We also can volunteer, enlisting to serve and help with causes we feel strongly about. Even though I work full-time, I’ve spent several years volunteeringonce a week at a local hospital, visiting patients that have just undergone open-heart surgery, a procedure I experienced myself more than six years ago. It’s been one way to “comfort those in any trouble with the comfort we ourselves have received from God” (2 Corinthians 1:4).

Someone once asked me, “If money were no object, what would you love to do?” Yes, we can take vacations, go fishing, play golf, or just sit and read a book without fretting some deadline. But wouldn’t it be meaningful to dedicate some of your time and energy to worthwhile causes?

In the process you could be doing yourself a big favor. Dr.
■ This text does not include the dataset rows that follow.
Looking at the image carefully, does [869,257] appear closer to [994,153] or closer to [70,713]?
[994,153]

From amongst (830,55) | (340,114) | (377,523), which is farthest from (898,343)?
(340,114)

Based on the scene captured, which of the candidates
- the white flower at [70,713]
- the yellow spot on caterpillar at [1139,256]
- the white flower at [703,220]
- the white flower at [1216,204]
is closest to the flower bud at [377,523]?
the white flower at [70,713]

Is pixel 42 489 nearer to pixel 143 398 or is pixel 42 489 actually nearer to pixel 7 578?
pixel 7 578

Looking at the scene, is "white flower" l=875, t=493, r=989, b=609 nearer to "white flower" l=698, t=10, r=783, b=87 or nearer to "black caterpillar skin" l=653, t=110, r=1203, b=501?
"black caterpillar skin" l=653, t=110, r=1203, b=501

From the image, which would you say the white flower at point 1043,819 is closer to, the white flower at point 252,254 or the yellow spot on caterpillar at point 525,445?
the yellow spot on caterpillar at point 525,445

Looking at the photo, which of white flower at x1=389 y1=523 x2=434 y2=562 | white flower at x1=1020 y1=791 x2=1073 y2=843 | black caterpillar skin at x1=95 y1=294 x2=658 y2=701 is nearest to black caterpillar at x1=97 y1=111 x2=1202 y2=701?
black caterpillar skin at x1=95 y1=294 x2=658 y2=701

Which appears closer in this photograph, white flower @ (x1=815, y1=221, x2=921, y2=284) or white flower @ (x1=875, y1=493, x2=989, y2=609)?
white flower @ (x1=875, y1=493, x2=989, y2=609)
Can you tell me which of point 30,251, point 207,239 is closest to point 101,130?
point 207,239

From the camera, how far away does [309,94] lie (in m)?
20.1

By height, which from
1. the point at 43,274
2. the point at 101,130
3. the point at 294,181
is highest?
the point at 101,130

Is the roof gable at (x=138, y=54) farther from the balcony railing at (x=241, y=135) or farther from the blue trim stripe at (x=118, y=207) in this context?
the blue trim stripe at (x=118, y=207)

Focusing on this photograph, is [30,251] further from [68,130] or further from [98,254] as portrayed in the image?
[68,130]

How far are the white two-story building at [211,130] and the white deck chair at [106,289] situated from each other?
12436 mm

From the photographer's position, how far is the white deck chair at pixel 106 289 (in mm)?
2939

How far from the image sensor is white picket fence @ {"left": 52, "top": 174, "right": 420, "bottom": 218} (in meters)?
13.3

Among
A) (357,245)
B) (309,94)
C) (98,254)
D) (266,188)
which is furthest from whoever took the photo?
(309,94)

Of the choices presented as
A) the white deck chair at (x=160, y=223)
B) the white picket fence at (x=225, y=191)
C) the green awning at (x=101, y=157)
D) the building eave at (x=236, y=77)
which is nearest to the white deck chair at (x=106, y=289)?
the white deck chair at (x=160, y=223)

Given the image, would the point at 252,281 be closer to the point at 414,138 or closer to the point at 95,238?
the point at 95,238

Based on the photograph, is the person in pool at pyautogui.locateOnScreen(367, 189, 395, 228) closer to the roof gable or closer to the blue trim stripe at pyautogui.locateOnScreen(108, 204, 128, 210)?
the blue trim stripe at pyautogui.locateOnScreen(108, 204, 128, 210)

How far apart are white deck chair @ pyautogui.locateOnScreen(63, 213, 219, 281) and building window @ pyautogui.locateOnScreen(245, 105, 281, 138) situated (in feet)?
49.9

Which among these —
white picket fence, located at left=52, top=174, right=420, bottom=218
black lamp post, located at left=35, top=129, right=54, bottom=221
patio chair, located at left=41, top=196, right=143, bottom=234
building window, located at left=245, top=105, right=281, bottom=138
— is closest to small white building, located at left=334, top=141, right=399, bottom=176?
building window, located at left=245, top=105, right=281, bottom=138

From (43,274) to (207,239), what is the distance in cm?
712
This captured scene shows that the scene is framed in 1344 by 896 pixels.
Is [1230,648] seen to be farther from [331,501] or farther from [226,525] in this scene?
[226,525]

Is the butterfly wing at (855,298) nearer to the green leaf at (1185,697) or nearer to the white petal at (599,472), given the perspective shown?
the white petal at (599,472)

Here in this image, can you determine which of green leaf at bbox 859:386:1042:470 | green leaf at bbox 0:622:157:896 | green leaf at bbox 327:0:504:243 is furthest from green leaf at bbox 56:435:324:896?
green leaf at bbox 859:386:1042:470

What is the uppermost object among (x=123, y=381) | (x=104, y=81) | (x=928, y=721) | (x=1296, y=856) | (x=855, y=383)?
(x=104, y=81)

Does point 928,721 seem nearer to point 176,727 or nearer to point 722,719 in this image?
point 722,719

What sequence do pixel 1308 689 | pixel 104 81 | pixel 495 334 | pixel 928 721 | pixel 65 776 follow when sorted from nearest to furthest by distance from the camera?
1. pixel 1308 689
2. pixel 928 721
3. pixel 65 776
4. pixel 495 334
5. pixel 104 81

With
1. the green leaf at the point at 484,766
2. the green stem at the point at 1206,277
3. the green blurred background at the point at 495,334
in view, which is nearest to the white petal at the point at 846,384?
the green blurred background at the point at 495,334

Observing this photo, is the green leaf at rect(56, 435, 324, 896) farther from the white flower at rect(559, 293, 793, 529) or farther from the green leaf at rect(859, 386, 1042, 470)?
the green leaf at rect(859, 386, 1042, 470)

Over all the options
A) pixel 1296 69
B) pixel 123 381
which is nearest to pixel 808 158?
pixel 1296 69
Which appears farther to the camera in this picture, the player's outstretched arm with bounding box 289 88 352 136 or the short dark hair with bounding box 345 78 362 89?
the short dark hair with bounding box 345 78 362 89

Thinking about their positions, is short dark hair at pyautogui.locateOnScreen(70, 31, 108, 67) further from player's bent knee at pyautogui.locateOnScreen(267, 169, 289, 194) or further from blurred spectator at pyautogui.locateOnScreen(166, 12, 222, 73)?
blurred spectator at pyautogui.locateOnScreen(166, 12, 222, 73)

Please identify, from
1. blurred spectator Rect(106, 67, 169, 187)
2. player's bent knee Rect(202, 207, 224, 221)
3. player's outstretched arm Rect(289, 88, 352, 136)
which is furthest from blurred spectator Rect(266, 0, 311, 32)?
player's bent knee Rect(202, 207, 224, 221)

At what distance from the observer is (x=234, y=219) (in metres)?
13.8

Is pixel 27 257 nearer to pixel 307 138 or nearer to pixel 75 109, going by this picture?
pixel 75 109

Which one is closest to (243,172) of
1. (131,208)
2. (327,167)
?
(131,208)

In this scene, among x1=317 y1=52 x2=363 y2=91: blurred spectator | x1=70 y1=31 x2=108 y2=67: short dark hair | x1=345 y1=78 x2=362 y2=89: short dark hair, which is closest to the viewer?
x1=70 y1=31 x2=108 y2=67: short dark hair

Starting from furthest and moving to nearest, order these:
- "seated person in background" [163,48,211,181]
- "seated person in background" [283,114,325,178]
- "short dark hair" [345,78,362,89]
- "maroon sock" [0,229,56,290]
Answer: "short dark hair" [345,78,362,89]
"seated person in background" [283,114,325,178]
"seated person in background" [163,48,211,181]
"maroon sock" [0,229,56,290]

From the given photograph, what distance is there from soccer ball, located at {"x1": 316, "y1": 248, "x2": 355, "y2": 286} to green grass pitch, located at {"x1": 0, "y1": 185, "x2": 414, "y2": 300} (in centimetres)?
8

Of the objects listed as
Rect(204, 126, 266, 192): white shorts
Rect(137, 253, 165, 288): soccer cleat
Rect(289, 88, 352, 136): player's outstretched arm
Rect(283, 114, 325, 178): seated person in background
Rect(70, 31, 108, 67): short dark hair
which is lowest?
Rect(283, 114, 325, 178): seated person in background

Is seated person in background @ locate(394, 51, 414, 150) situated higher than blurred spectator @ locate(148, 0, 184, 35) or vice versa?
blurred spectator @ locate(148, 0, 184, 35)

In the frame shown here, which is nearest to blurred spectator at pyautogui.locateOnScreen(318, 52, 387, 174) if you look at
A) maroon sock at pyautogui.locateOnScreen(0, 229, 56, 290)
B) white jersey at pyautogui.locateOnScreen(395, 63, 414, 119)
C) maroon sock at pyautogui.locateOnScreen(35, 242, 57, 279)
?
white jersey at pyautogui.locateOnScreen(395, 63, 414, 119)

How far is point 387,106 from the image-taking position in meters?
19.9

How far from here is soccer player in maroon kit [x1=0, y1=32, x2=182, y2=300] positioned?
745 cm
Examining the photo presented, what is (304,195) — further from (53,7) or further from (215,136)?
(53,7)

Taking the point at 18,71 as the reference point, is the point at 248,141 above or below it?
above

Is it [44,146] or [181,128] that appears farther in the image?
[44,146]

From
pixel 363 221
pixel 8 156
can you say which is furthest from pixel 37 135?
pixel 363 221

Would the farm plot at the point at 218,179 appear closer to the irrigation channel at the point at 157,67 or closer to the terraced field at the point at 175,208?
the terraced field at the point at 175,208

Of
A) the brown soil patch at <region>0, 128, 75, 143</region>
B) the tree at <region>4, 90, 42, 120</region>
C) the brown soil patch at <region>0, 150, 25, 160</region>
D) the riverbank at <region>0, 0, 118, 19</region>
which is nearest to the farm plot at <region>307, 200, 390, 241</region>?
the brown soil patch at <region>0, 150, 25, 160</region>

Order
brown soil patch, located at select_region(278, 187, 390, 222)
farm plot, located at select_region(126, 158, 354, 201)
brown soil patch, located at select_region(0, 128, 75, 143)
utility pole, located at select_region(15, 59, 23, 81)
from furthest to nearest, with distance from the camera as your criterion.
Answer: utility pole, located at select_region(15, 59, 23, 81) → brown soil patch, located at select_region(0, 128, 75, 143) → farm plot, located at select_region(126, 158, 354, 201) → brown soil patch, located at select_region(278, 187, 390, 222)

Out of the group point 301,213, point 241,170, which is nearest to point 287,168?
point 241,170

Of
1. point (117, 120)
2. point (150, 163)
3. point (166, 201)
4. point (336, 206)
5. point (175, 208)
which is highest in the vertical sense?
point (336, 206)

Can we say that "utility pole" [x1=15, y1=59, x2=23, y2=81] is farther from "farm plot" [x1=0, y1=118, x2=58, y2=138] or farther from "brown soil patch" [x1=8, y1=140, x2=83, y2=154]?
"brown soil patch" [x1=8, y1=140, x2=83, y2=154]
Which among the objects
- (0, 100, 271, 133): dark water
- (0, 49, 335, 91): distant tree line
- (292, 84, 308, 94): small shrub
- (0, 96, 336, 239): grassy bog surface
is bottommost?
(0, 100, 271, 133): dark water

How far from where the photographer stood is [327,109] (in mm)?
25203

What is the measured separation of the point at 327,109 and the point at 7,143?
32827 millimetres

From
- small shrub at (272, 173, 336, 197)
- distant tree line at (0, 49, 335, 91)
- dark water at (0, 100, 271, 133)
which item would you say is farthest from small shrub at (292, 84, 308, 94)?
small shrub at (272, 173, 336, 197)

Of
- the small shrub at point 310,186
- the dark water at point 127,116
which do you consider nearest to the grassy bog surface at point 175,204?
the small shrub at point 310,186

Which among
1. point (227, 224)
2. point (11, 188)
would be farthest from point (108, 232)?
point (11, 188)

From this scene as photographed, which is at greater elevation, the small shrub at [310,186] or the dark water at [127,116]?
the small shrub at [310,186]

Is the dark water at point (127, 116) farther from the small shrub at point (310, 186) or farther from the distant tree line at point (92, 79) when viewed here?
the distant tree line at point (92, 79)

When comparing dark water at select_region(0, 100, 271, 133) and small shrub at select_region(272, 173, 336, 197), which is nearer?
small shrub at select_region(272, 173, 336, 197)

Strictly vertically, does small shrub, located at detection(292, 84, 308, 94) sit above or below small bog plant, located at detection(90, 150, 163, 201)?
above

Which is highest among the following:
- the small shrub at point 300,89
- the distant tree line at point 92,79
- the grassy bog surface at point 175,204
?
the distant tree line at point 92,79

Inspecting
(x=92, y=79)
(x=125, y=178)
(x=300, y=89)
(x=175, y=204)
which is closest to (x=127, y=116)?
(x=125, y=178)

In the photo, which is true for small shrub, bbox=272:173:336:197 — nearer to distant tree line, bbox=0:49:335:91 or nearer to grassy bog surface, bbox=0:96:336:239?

Patricia Boyle, a neuropsychologist and researcher, in a Wall Street Journal article recently stated people that maintain a purpose in life show substantially slower rates of cognitive decline and enjoy longer, healthier lives.

Do you fear suffering from Alzheimer’s or dementia in your latter years? Dr. Boyle says studies show setting goals and having a sense of mission give continued meaning to life, and cognitive brain functions are greatly enhanced. Who’s opposed to that?

So find a way to help others – using the gifts and talents God gave you – and at the same time, help yourself.